_TASK 1_:
From the commentary on ratings agencies, reproduce the text from "Well, no, as" to "effectively be reduced.".
_TASK 2_:
According to the commentary on ratings agencies, why did S&P say the French proposal would amount to a default?
_TASK 3_:
List every title of a book or article cited in the commentary on ratings agencies.

_EXCERPTED PASSAGE_:
────────────────────
Perusing Michael Spence’s The Next Convergence: The Future of Economic Growth in a Multispeed World yesterday, I was struck by this offhand remark about the origins of the financial crisis:
The problem in the period leading up to the crisis was that this portion of the financial system was only lightly or ineffectively regulated. Packages of loans were rated improperly, in part because of incentive problems: the originators and securitizers paid the rating agencies. Another aspect was complexity. The rating agencies didn’t understand the products and their risk characteristics. The combination of complexity and adverse incentives turned out to be toxic in the extreme.
This story seems to me to sell the free market short. A firm that’s in the business of producing ratings for debt instruments has very strong incentives not to rate things it doesn’t understand properly or let the question of who pays influence its ratings. It’s entire credibility and the viability of its whole business is on the line. A ratings agency that said things were safe that turned out to go bust at a huge rate would lose its market position and vanish off the face of the earth. Right? Right?
Well, no, as you can see in “Europe Faces Tough Road on Effort to Ease Greek Debt”:
Europe turns from its latest short-term fix for Greece to planning a longer-term bailout for the debt-plagued country, the ratings agency Standard & Poor’s indicated Monday how difficult it would be to offload some of the cost of rescuing Greece onto creditors without also provoking a default that could shock the global economy. […] But S.& P., responding to a French proposal to have banks give Athens more time to repay loans as they come due, seemed to leave little room for maneuver. The proposal would amount to a default, S.&P. said, because creditors would have to wait longer to be repaid and the value of Greek bonds would effectively be reduced.
The upshot here is that if S&P deems a given resolution of the Greek issue to constitute a “default,” then that triggers a bunch of other consequences. How much money the holders of Greek bonds get has real-world consequences. But how ratings agencies score the plan has other consequences, over and above those consequences. The ratings agencies, in other words, are not only still in business their whims need to be taken seriously in national capitals. Firms, municipalities, and even some of the smaller states are still largely at their mercy. They continue to drive headlines, as in “Moody’s Sees Much Bigger Local Debt in China” and in general continue to be some of the most important firms in the world. It’s a system that seems to me to be broken in a more profound way than anything as simple as a conflict of interest here or a failure to understand there.
────────────────────
_RECORD SET_:

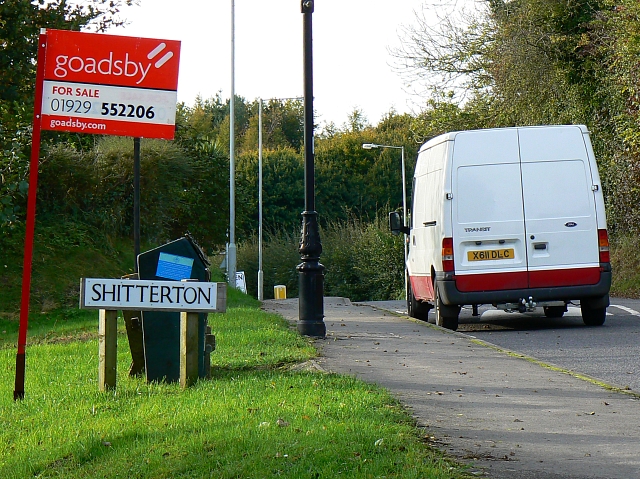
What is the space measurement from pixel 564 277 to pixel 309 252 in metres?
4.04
────────────────────
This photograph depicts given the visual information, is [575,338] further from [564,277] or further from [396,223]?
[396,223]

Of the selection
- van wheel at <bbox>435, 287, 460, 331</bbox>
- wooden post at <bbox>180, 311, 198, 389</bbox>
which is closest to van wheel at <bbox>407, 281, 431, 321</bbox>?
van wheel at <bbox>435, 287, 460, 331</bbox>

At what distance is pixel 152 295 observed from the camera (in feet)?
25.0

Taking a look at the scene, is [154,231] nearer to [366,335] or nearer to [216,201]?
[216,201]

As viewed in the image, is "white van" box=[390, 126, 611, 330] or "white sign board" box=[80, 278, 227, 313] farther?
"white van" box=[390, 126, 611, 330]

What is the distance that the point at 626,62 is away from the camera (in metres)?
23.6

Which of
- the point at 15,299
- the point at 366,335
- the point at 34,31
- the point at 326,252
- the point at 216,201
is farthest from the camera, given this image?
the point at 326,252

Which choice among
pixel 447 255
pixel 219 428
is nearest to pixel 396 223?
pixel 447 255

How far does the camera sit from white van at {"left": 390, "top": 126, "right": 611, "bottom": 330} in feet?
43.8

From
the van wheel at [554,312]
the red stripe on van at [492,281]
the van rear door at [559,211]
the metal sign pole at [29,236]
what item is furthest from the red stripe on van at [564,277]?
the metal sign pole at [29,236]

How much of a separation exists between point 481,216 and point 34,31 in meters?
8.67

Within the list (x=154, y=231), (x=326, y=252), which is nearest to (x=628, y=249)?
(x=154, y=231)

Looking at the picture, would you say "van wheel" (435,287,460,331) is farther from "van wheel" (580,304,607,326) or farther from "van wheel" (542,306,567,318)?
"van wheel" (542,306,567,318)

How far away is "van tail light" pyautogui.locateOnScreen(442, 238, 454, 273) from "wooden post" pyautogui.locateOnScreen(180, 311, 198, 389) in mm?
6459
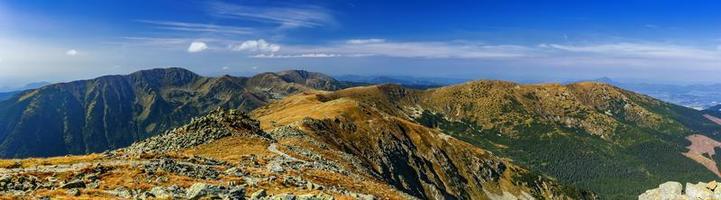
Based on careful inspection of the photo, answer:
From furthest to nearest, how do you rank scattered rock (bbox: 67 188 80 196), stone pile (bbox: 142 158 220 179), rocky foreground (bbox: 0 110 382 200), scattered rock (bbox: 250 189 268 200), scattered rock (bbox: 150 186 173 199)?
────────────────────
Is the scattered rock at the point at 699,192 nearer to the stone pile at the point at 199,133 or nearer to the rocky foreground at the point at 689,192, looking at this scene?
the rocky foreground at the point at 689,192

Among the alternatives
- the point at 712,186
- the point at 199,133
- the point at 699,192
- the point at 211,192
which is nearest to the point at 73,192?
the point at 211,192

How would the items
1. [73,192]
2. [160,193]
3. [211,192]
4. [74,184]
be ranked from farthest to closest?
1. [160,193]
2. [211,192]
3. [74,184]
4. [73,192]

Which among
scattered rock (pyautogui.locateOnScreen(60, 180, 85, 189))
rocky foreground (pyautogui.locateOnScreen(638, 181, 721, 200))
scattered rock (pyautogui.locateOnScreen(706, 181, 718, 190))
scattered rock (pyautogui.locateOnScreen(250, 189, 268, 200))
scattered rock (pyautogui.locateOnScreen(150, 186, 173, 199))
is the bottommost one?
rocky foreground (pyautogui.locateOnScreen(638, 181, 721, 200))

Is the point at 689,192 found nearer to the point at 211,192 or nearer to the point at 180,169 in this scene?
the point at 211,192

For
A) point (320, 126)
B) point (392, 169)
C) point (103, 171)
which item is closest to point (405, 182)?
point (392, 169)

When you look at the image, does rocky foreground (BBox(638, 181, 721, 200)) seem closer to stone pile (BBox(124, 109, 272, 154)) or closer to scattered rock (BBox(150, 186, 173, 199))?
────────────────────
_YOUR SOLUTION 1_:
Well, no, as you can see in “Europe Faces Tough Road on Effort to Ease Greek Debt”:
Europe turns from its latest short-term fix for Greece to planning a longer-term bailout for the debt-plagued country, the ratings agency Standard & Poor’s indicated Monday how difficult it would be to offload some of the cost of rescuing Greece onto creditors without also provoking a default that could shock the global economy. […] But S.& P., responding to a French proposal to have banks give Athens more time to repay loans as they come due, seemed to leave little room for maneuver. The proposal would amount to a default, S.&P. said, because creditors would have to wait longer to be repaid and the value of Greek bonds would effectively be reduced.

_YOUR SOLUTION 2_:
Creditors would have to wait longer to be repaid, and the value of Greek bonds would effectively be reduced.

_YOUR SOLUTION 3_:
- The Next Convergence: The Future of Economic Growth in a Multispeed World
- "Europe Faces Tough Road on Effort to Ease Greek Debt"
- "Moody's Sees Much Bigger Local Debt in China"